We’re all here for the same reason: to deliver the best outcome we possibly can, in the most meaningful way.
Technology isn’t the answer to every problem, but every successful software project is built on rock-solid technical foundations.
Having fewer lines of code is desirable – it’s easier to maintain and understand – but we have seen examples where developers go too far, creating extremely terse programmes that have a very low line count, but are incredibly difficult to decipher. We want less code, but not at the cost of clarity.
We keep the software we build as simple as possible, from the code we write to the technologies / libraries we recommend. However, an uncompromising pursuit of simplicity can risk the wider context being overlooked. The simplest thing that could possibly work for you or your team might not be the simplest approach for the rest of your team or the other teams you work with. We strive for simplicity, but always consider how our choices will impact the simplicity of the overall system.
We drive technical innovation and thinking about new technologies, tools and practices for the benefit of our clients. At the same time, we only introduce new technologies when it makes sense for the client, considering the entire lifecycle of the technology. We are careful not to treat client engagements as opportunities to learn a new technology; when we identify technology that we believe will bring real value to a client, we take a responsible approach to introducing it, ensuring relevant measures are in place to prove it not only works as intended, but can prove increased value to the client.
While we recognise the importance of leadership and a technical leadership role on a team, we also recognise that we are all experts in our profession. Taking autonomy and responsibility away from the team can destroy cohesion within the group and is a recipe for disaster. It is therefore important that the team collectively owns the technical solution and the delivery of any system.
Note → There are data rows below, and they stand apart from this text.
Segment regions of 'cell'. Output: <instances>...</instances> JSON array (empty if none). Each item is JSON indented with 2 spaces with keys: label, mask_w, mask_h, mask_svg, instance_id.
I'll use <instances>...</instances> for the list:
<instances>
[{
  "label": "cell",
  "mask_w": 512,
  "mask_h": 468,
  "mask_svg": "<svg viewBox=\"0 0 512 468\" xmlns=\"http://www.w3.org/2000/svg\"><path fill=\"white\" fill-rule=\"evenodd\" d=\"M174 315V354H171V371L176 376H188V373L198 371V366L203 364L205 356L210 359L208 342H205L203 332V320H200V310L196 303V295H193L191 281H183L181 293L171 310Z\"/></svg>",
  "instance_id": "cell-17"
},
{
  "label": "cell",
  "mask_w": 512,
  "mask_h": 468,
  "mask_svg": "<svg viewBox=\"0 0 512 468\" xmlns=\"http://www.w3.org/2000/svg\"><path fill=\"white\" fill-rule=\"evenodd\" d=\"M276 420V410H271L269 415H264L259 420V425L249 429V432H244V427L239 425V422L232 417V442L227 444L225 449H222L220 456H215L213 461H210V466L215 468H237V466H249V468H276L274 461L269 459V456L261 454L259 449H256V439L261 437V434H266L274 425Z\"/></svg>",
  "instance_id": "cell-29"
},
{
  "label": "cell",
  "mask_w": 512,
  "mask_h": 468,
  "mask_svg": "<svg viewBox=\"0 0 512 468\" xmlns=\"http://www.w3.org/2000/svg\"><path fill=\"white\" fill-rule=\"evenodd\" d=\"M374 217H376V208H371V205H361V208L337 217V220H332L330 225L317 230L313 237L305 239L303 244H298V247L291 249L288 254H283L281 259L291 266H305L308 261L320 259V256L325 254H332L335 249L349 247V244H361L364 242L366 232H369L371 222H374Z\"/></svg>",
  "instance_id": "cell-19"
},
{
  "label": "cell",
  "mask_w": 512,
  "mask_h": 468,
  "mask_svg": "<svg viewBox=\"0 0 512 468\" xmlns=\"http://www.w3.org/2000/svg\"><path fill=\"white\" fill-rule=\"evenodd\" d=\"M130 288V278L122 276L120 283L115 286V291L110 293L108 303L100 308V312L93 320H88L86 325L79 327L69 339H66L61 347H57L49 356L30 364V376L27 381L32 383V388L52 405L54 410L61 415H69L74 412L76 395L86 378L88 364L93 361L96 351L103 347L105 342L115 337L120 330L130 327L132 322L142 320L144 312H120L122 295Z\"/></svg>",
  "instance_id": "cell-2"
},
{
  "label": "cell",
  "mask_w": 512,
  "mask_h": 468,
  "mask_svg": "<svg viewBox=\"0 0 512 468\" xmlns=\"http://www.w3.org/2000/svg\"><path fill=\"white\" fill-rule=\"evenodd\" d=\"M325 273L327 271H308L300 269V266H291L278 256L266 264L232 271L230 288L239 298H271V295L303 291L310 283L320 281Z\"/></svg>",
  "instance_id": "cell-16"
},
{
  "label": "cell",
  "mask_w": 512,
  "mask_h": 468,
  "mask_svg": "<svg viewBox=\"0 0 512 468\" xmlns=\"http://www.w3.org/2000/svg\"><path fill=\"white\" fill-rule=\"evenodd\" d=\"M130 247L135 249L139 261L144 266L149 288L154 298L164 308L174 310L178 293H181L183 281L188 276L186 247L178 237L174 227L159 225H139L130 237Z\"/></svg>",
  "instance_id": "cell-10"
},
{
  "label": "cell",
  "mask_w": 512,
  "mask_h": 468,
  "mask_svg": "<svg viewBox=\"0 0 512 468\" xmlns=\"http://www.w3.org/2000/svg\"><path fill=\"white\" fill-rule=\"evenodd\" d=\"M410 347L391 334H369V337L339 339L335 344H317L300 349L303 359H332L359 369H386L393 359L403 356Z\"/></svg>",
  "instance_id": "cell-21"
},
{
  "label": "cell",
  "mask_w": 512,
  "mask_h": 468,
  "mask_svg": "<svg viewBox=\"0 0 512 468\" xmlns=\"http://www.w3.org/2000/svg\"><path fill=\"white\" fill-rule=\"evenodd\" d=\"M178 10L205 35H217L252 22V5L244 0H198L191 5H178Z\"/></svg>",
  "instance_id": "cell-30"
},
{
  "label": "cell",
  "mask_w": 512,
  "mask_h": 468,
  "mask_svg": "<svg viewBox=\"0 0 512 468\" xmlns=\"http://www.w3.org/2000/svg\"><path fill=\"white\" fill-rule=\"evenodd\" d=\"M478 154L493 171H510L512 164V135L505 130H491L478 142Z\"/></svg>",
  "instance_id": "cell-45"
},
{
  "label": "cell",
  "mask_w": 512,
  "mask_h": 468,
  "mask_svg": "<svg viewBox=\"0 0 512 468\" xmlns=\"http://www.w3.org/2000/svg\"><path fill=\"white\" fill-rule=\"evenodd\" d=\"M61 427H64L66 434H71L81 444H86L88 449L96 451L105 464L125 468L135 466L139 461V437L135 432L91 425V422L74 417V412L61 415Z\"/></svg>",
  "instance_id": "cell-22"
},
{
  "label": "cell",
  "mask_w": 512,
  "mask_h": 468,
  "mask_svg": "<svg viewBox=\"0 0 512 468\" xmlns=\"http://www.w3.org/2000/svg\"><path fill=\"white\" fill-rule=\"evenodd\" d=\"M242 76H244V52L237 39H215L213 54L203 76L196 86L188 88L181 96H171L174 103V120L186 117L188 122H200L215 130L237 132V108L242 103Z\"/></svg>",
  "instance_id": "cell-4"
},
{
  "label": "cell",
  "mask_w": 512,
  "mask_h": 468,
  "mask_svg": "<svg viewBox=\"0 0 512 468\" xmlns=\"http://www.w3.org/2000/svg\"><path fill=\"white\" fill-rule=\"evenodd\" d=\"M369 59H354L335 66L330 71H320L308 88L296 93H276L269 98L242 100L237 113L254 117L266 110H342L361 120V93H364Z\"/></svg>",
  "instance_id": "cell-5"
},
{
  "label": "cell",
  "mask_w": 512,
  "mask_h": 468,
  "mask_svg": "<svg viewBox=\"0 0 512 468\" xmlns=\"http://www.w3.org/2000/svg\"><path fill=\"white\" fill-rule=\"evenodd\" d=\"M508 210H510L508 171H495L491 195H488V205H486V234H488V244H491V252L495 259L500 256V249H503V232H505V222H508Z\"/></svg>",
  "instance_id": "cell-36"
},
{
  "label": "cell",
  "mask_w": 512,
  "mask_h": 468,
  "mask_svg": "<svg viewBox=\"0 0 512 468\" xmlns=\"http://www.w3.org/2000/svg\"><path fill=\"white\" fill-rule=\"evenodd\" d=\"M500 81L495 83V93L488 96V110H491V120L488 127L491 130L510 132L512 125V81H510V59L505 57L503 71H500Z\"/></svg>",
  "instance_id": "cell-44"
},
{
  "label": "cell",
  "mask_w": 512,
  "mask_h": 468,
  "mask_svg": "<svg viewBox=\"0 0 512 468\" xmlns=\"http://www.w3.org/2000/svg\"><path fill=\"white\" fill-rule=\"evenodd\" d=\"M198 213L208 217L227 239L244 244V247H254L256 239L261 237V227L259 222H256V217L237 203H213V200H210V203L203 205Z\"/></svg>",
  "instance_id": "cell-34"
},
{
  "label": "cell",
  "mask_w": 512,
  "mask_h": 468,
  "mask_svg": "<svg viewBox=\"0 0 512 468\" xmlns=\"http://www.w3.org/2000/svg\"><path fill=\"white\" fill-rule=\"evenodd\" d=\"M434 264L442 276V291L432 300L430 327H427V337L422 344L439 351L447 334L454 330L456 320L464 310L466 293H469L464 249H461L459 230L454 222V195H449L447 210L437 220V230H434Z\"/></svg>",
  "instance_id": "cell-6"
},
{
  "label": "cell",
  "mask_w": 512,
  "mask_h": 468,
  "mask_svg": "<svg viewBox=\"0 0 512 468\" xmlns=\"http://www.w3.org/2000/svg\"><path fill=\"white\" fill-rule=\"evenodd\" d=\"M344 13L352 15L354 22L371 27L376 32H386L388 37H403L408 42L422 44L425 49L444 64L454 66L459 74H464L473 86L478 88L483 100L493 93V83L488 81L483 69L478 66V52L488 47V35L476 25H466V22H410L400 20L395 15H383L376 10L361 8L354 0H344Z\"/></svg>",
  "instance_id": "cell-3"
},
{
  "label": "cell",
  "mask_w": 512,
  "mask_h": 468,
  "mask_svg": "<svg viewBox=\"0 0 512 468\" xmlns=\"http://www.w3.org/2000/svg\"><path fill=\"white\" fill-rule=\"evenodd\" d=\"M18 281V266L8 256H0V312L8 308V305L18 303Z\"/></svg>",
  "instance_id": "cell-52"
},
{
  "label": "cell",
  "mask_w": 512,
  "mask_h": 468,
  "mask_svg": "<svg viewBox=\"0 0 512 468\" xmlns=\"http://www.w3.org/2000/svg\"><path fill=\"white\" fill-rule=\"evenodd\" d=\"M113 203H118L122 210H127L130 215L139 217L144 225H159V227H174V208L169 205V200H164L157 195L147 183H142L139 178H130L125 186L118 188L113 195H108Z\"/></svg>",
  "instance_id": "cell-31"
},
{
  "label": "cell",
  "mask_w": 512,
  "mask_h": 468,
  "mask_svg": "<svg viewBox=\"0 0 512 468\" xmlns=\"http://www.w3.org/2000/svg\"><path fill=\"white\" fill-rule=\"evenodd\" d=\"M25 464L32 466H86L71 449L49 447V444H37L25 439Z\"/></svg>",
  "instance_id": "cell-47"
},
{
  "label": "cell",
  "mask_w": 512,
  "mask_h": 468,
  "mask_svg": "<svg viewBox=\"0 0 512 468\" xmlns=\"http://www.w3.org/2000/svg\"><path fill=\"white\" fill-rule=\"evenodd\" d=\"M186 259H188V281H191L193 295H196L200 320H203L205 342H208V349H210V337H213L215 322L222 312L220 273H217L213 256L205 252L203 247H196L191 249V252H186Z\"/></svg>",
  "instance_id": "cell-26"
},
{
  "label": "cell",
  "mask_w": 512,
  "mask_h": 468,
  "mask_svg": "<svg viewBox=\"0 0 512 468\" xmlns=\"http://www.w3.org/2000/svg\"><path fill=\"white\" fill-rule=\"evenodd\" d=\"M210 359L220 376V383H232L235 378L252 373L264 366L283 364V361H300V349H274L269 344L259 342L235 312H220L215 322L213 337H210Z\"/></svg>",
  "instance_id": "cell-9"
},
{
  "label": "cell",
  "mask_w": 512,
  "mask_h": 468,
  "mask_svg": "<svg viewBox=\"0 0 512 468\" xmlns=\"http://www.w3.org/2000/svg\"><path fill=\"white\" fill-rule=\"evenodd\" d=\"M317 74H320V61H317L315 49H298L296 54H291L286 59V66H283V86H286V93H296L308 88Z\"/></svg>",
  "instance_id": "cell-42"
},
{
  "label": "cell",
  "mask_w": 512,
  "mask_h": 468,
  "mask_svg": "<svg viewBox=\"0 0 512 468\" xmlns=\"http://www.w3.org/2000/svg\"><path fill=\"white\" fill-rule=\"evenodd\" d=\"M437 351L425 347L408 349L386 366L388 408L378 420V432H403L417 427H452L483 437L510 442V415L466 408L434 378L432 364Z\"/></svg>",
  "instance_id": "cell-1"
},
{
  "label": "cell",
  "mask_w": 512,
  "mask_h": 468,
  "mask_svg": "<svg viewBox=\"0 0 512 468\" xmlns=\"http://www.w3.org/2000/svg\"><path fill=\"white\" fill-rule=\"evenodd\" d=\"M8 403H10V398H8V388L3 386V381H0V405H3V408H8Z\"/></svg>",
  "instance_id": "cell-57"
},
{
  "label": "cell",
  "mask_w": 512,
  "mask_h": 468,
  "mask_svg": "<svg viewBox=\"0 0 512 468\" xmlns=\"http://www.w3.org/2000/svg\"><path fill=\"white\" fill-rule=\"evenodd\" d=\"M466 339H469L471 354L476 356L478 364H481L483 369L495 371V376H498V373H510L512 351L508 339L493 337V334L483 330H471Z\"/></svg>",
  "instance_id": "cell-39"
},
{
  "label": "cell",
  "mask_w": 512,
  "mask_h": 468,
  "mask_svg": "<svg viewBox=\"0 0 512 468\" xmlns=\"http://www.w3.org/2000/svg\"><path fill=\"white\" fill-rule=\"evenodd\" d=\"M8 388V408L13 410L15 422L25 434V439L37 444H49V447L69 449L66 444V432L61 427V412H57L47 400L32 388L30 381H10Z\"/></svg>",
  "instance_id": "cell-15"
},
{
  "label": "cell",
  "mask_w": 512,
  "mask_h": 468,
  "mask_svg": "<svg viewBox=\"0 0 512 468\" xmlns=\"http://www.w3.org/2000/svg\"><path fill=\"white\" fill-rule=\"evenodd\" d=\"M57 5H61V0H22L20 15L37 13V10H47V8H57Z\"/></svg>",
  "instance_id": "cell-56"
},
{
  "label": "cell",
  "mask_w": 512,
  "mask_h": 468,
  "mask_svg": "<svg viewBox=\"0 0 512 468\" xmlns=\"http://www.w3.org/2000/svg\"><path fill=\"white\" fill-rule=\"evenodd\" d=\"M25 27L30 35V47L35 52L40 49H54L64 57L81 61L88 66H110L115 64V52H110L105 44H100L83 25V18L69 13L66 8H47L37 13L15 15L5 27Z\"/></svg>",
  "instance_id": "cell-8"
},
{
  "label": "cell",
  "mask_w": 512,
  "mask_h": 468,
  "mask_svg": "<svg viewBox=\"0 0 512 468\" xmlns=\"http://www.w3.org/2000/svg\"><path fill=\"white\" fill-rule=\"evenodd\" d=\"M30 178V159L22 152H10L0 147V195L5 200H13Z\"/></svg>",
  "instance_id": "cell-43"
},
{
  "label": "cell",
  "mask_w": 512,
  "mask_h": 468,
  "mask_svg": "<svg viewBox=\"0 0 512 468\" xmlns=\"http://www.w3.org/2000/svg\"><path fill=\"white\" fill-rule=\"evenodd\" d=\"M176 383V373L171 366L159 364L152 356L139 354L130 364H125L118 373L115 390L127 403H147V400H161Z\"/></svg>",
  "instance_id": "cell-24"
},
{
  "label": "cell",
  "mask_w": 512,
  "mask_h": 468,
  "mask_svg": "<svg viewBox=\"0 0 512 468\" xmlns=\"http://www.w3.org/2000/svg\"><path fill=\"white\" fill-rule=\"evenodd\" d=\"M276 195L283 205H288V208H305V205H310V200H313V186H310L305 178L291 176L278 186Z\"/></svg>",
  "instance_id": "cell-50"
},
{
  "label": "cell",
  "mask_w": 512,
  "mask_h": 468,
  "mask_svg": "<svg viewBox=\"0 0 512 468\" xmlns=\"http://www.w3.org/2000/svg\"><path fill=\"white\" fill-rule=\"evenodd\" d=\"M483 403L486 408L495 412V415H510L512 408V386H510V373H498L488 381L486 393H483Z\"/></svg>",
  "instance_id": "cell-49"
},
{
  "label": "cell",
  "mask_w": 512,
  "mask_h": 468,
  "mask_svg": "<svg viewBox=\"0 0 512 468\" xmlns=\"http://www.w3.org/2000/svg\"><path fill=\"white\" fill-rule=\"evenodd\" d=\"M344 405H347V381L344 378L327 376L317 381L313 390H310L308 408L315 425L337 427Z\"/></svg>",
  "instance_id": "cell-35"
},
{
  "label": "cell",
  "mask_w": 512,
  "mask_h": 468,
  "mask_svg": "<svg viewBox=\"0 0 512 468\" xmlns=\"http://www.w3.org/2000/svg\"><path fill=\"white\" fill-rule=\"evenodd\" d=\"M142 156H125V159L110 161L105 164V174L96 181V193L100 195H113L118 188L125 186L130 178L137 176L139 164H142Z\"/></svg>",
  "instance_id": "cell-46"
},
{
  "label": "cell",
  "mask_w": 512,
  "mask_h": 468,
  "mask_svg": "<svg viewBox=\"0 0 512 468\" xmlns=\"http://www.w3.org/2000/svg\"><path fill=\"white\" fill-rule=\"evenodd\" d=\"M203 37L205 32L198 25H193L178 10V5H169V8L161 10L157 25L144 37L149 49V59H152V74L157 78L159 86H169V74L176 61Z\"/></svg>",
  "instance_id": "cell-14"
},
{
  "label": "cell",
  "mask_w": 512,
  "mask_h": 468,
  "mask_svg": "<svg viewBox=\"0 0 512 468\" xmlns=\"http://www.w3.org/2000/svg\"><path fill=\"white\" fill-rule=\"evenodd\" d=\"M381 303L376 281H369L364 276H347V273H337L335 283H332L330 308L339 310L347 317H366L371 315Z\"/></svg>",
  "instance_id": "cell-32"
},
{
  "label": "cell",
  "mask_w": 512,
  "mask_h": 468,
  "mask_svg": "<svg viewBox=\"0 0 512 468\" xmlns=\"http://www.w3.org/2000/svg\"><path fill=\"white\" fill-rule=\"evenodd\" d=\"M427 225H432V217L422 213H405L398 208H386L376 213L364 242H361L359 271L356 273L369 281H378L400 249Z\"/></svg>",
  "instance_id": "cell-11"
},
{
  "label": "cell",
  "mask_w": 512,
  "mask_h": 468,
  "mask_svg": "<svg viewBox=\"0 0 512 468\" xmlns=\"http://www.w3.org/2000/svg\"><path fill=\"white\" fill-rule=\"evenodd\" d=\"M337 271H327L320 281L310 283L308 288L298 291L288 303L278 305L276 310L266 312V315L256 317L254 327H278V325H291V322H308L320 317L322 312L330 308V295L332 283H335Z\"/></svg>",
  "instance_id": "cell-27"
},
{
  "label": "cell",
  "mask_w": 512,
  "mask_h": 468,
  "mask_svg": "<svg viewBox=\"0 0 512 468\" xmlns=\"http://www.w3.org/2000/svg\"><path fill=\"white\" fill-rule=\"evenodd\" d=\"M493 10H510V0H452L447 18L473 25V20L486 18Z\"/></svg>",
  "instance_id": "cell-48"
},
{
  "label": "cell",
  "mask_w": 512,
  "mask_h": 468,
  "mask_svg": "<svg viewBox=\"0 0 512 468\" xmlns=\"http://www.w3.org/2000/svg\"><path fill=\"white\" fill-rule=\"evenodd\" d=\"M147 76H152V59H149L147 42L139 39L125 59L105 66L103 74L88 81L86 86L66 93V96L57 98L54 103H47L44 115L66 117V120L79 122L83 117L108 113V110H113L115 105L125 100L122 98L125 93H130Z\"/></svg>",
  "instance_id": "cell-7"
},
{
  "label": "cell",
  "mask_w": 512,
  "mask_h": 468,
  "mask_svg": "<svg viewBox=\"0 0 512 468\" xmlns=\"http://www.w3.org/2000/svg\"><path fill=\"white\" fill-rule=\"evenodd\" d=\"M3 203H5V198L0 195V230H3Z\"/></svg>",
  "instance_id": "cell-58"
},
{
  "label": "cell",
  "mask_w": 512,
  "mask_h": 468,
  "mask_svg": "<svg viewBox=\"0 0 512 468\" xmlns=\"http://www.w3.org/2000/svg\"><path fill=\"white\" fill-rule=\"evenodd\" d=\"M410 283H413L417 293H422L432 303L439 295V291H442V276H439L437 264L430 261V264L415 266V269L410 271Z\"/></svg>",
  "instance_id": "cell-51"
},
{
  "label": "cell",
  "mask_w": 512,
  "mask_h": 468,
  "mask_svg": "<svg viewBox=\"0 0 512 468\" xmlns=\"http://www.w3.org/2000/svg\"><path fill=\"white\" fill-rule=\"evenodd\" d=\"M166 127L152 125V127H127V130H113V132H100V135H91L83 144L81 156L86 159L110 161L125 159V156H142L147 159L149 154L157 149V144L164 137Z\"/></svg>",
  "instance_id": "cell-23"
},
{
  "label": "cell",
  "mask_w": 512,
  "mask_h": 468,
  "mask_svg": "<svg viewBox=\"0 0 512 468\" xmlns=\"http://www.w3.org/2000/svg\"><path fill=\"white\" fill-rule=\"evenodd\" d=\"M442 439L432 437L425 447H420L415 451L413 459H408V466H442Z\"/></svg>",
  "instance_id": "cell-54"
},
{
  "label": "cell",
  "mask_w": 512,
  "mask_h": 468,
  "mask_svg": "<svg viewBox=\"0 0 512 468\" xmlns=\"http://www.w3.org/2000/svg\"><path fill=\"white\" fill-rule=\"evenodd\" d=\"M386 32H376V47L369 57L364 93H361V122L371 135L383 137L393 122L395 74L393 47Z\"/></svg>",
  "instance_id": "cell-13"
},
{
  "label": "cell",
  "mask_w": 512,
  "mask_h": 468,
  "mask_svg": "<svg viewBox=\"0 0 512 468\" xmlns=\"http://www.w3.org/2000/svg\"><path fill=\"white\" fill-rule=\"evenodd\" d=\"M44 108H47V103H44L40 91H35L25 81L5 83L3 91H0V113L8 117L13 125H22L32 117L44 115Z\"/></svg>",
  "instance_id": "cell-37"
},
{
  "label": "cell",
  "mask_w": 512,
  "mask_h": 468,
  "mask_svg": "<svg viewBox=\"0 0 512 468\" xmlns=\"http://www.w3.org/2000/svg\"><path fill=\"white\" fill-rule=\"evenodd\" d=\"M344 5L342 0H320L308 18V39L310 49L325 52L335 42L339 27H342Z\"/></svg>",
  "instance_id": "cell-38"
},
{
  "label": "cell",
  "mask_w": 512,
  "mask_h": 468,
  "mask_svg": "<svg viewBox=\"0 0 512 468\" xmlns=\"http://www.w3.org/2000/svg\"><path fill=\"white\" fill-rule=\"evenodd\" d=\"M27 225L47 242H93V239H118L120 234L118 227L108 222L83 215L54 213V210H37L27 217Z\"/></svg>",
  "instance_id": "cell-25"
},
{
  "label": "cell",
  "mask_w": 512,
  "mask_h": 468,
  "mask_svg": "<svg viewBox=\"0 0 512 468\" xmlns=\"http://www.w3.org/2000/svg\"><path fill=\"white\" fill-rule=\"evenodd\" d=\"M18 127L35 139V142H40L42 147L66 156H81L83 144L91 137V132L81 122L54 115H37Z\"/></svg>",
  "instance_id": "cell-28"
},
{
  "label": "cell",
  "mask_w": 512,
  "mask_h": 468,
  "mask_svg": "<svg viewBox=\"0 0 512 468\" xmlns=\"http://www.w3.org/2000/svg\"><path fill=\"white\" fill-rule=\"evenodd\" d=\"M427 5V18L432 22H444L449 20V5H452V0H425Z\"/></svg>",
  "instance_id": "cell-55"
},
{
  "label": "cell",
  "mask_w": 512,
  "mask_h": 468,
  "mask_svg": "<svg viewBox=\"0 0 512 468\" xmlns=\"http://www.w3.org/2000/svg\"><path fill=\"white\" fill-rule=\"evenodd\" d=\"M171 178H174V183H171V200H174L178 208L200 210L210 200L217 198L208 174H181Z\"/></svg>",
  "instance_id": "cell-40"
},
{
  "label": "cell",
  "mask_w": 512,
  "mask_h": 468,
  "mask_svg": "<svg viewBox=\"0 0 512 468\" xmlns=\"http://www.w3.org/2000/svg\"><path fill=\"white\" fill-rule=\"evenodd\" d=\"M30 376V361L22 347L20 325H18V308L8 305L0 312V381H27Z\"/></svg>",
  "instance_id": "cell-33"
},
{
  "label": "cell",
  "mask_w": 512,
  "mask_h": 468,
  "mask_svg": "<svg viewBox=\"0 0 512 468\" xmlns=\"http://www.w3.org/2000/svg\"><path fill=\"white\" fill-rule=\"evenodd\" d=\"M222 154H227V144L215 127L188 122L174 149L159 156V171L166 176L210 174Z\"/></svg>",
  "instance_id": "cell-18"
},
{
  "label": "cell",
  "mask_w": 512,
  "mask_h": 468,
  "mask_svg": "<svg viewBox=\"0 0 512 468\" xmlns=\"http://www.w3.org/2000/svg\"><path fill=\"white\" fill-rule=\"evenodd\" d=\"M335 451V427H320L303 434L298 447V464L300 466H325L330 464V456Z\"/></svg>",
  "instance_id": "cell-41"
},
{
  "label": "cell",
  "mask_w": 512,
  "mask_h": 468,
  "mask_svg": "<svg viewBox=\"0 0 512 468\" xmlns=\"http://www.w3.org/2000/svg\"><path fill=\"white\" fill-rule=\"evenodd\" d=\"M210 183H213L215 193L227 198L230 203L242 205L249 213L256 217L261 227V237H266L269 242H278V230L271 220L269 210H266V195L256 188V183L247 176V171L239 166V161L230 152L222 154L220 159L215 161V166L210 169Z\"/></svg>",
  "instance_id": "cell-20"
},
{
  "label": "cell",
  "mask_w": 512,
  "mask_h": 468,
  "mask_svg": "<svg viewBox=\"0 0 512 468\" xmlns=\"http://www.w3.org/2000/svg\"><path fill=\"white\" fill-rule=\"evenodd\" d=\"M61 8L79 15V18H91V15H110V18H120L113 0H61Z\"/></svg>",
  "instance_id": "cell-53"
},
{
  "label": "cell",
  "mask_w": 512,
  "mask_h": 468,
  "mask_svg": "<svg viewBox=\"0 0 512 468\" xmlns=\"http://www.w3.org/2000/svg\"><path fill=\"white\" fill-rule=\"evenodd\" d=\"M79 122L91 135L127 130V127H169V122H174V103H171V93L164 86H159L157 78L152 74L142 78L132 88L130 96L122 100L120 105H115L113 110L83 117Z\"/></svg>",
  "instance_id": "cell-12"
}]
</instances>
This value also mitigates the risk of any single individual putting a project at risk when moving on.
Software delivers little to no value unless it is deployed and running in production, with real users using it. We therefore need to understand how the production environments work, what monitoring is in place and how our software is deployed to production. By understanding the existing processes for monitoring and maintaining software in production, we can ensure that we deliver value to our customers and avoid problems at what is traditionally the most stressful time of a project.
We value the use of rigorous software development techniques that provide fast feedback and assurance that our code works in the way we expect it to. Where others may rely on wishful thinking and assumptions, we strive to prove our design theories are correct using pragmatic, lightweight tests. This value encompasses our wider development processes, too – for example, frequently demoing to our customer to verify that we are building the right thing.
Everything we do is delivered with a healthy dose of pragmatism. This does not mean that we will sacrifice our other values for expediency, but it does mean we avoid hard and fast rules that offer little return for disproportionate cost.
Above all, we’re a company of grown-ups – and this is borne out in how we work with our clients.
First impressions count. We care much more about what we deliver to clients, than what it looks like we’re delivering – but it takes time to gain trust, and we want every engagement to demonstrate how great what we do is.
It’s not about literally wearing shiny shoes each day; it’s about remembering that impressions count. We remain aware of the impression we give to others when representing Equal Experts – whether they be our immediate clients, wider stakeholders, or suppliers from other consultancies. And we avoid doing anything that may appear to be wasteful.
Respect is so incredibly important – it’s the most basic, fundamental aspect of any healthy relationship. We never forget this.
We respect the now: the client team and environment, EE colleagues and other suppliers.
We respect the past: our previous clients, past methods (eg. Waterfall), the history of projects before our time.
We respect the future: our client’s vision, and our leaving legacy.
We’re not interested in filling seats for the sake of it – we’d rather not have people billing at all, than have them just “doing the hours”.
However, it’s our responsibility to be valuable – not our client’s. So we look at the wider context of everything we do to ensure we’re really adding value. If we ever realise we are not, we will flag it and find a way to do something useful (and if we can’t, we take a grown-up attitude to leaving the engagement – in a way that’s mutually agreed).
When working with a client we seek to ‘feel their pain’. Only by genuinely understanding a problem can we help to eliminate it.
Once we do feel the pain, we focus on putting things right. We seek to do the right thing by our clients not just because it’s the right thing to do – acting with integrity is the best way to continue our success and provide real value.